Poco tempo fa l’annuncio della realizzazione di un nuovo pozzo petrolifero, il Pergola 1, nella zona di Masseria Votta, nel Comune di Marsico Nuovo, con relativo sbancamento per la creazione di strade d’accesso ed infrastrutture a 1022 metri sul livello del mare.
Adesso, annuncia la Organizzazione Lucana Ambientalista, il progetto dell’Eni che rientra nel piano di sviluppo delal Val d’Agri, è stato presentato alla Regione in modo da ottenere la Valutazione di Impatto ambientale. Un aspetto che sembra andare di pari passo con l’idea del raddoppio delle estrazioni in Basilicata.
In sostanza il progetto prevede la costruzione di nuovi oleodotti a partire dal pozzo di Pergola 1. Otto chilometri di tubature interrate da collegare ai 500 chilometri di oleodotti già presenti per trasportare l’oro nero al centro oli di Viggiano.
Questo significa che le nuove tubature dovranno collegarsi a quelle già esistenti nella concessione della Val d’Agri. Il nuovo pozzo, che andrà ad innestarsi nei bacini che alimentano i fiumi Agri e Sele, promette qualcosa come 40mila barili di petrolio estratto al giorno trasformando di fatto quella zona nella “nuova Viggiano”.

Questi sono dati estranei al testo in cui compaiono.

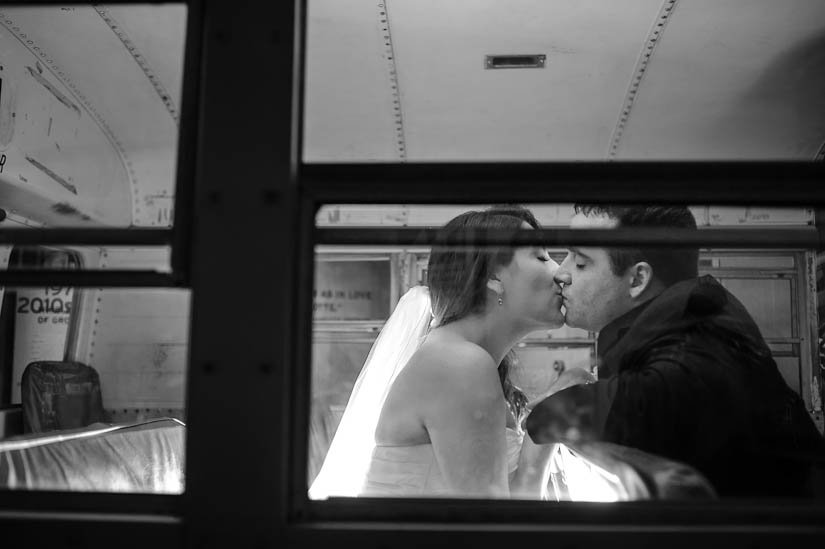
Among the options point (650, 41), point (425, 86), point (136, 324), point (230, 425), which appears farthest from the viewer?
point (136, 324)

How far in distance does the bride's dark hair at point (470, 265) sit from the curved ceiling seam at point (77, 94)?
92.0 inches

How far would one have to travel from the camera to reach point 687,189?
1154mm

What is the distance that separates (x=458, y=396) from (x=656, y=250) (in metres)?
0.90

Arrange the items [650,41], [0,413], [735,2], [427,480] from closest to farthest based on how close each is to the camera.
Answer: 1. [427,480]
2. [735,2]
3. [650,41]
4. [0,413]

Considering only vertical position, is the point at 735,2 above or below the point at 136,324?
above

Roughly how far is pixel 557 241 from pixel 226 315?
57 cm

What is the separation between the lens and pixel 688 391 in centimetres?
165

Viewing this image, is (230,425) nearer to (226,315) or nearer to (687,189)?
(226,315)

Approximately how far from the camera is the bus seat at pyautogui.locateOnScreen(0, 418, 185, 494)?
2.10 m

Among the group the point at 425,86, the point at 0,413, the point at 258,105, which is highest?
the point at 425,86

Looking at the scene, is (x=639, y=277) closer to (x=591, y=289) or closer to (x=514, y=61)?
(x=591, y=289)

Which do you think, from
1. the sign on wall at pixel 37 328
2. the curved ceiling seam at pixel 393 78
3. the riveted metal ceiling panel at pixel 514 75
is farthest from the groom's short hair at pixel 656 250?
the sign on wall at pixel 37 328

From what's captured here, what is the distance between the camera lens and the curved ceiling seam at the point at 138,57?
313cm

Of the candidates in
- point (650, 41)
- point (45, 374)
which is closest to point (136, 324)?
point (45, 374)
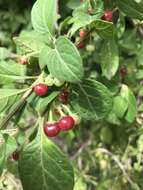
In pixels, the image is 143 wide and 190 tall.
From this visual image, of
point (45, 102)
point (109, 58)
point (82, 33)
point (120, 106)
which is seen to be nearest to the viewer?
point (45, 102)

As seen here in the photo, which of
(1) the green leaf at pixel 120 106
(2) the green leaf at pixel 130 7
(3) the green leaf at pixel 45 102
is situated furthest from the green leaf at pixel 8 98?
(1) the green leaf at pixel 120 106

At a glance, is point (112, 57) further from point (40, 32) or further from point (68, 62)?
point (68, 62)

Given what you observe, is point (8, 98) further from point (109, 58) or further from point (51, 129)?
point (109, 58)

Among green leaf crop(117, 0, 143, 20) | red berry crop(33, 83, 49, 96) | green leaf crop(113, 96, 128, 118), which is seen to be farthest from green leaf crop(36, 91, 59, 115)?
green leaf crop(113, 96, 128, 118)

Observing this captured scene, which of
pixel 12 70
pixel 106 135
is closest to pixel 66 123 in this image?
pixel 12 70

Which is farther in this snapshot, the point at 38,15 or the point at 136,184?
the point at 136,184

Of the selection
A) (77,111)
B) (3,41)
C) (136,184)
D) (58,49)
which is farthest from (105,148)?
(58,49)

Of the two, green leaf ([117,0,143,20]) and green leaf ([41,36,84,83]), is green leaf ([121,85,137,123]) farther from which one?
green leaf ([41,36,84,83])

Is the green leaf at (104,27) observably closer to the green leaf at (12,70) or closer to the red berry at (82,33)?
the red berry at (82,33)
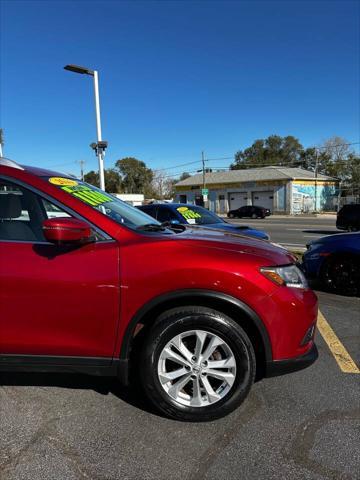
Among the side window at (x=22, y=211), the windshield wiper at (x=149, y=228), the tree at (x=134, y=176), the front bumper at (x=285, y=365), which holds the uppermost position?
the tree at (x=134, y=176)

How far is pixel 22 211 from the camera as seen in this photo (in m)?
2.87

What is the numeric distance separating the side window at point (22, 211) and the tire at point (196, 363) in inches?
42.9

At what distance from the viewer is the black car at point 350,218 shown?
19.0 meters

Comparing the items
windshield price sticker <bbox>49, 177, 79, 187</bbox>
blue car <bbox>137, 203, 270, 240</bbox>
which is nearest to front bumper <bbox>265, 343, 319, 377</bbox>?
windshield price sticker <bbox>49, 177, 79, 187</bbox>

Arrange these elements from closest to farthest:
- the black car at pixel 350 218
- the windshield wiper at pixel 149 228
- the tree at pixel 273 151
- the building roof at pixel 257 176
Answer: the windshield wiper at pixel 149 228, the black car at pixel 350 218, the building roof at pixel 257 176, the tree at pixel 273 151

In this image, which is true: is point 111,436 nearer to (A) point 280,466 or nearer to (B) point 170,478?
(B) point 170,478

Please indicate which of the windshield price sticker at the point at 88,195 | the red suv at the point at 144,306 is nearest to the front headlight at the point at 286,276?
the red suv at the point at 144,306

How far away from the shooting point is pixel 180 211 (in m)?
9.04

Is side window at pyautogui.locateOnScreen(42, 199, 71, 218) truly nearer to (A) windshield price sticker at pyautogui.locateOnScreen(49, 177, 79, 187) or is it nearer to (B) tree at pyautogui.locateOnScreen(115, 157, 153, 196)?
(A) windshield price sticker at pyautogui.locateOnScreen(49, 177, 79, 187)

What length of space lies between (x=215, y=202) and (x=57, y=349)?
5184cm

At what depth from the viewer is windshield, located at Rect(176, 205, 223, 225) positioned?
8.73m

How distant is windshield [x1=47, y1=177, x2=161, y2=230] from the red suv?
0.27 ft

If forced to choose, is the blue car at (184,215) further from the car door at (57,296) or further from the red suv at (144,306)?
the car door at (57,296)

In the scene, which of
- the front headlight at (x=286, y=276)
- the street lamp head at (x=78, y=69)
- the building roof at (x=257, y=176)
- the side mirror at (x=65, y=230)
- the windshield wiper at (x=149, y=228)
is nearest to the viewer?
the side mirror at (x=65, y=230)
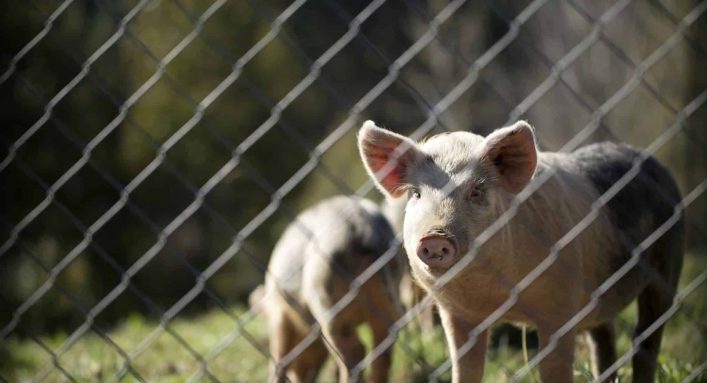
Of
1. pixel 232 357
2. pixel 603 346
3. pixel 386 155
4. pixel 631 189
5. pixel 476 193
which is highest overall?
pixel 386 155

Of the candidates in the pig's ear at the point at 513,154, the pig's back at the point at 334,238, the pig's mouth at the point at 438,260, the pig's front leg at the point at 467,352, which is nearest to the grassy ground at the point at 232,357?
the pig's back at the point at 334,238

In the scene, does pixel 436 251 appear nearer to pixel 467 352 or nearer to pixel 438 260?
pixel 438 260

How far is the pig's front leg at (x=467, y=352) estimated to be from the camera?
347cm

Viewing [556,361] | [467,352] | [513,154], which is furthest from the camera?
[467,352]

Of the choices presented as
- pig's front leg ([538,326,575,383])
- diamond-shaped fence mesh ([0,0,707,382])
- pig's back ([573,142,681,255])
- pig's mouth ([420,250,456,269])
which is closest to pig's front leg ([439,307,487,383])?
diamond-shaped fence mesh ([0,0,707,382])

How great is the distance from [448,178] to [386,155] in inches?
8.4

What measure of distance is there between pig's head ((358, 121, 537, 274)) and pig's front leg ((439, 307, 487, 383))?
1.26 feet

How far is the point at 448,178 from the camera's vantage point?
3133 mm

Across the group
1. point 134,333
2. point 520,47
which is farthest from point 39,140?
point 520,47

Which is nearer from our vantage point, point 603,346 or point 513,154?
point 513,154

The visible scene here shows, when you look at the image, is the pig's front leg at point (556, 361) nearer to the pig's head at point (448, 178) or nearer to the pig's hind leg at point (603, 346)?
the pig's head at point (448, 178)

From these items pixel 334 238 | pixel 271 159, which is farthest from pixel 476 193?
pixel 271 159

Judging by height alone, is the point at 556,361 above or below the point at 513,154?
below

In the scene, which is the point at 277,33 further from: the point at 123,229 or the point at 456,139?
the point at 123,229
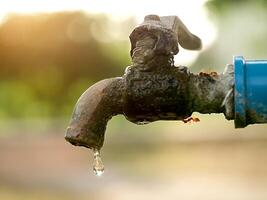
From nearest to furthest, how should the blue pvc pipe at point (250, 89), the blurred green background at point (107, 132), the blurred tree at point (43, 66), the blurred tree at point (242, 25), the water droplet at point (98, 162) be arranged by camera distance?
the blue pvc pipe at point (250, 89), the water droplet at point (98, 162), the blurred green background at point (107, 132), the blurred tree at point (242, 25), the blurred tree at point (43, 66)

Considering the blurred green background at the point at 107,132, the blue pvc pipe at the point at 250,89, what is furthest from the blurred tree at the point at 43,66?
the blue pvc pipe at the point at 250,89

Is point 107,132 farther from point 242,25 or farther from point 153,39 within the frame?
point 153,39

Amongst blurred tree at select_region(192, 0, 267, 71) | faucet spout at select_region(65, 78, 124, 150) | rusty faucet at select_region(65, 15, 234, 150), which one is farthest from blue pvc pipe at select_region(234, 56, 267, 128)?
blurred tree at select_region(192, 0, 267, 71)

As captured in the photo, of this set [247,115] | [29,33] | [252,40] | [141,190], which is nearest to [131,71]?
[247,115]

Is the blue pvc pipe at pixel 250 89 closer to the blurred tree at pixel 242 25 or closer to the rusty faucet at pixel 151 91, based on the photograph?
the rusty faucet at pixel 151 91

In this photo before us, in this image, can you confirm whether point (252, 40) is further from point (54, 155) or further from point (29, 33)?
point (54, 155)

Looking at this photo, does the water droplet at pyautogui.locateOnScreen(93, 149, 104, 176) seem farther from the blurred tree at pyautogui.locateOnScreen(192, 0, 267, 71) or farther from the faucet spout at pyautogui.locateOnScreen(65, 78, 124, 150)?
the blurred tree at pyautogui.locateOnScreen(192, 0, 267, 71)
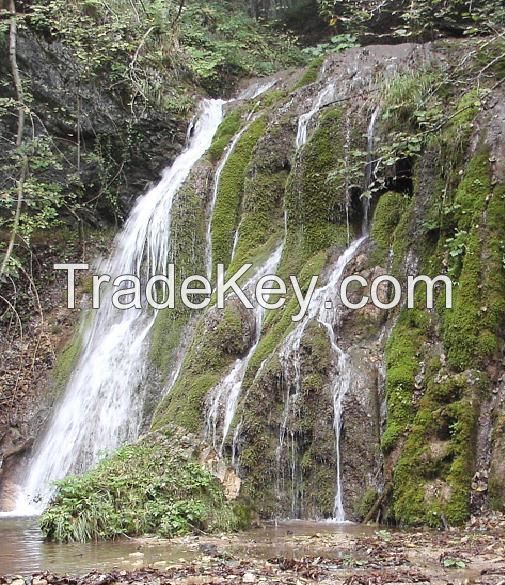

Ma a preoccuparsi non sono soltanto i comitati contro il pozzo Pergola 1 a Marsico Nuovo, ci sono anche i comitati del Vallo di Diano. La ragione è spiegata dalla posizione stessa del nuovo pozzo, che sfiora letteralmente il bacino campano del fiume Sele.
Oltretutto, dicono i comitati ambientalisti, sembra che la Shell non voglia rinunciare al permesso di ricerca Monte Cavallo, sui Monti della Maddalena.«Il pozzo Pergola 1 – scrivono i comitati – è invasivo sulle sorgenti che esistono in zona e che l’Ente Parco dell’Appennino lucano è incapace di salvaguardare. Un bene messo in pericolo così come l’agricoltura locale. Non considerando gli espropri per “pubblica utilità” per la realizzazione della postazione Pergola 1, lo sviluppo degli oleodotti».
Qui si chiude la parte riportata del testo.